Question 2.161: A box of volume 2V is divided into halves by a thin partitio...
A box of volume 2V is divided into halves by a thin partition. The left side contains a perfect gas at pressure p_{0} and the right side is initially vacuum. A small hole of area A is punched in the partition. What is the pressure p_{1} in the left hand side as a function of time? Assume the temperature is constant on both sides. Express your answer in terms of the average velocity v.
Because the hole is small, we can assume the gases of the two sides are at thermal equilibrium at any moment. If the number of particles of the left side per unit volume at t = 0 is n_{0}, the numbers of particles of the left and right sides per unit volume at the time t are n_{1}(t) \text { and } n_{0}-n_{1}(t) respectively. We have
V \frac{d n_{1}(t)}{d t}=-\frac{A}{4} n_{1} v+\frac{A}{4}\left(n_{0}-n_{1}\right) v.
where v=\sqrt{\frac{8 k T}{\pi m}} is the average velocity of the particles.

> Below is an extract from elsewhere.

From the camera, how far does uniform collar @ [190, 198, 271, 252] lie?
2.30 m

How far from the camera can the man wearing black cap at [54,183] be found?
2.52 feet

The first term is the rate of decrease of particles of the left side due to the particles moving to the right side, the second term is the rate of increase of particles of the left side due to the particles moving to the left side. The equation is simplified to
\frac{d n_{1}(t)}{d t}+\frac{A}{2 V} n_{1} v=\frac{A}{4 V} n_{0} v.
\text { With the initial condition } n_{1}(0)=n_{0} \text {, we have }n_{1}(t)=\frac{n_{0}}{2}\left(1+e^{\frac{-A v t}{2 V}}\right).
and
p_{1}(t)=\frac{p_{0}}{2}\left(1+e^{-\frac{A v t}{2 v}}\right).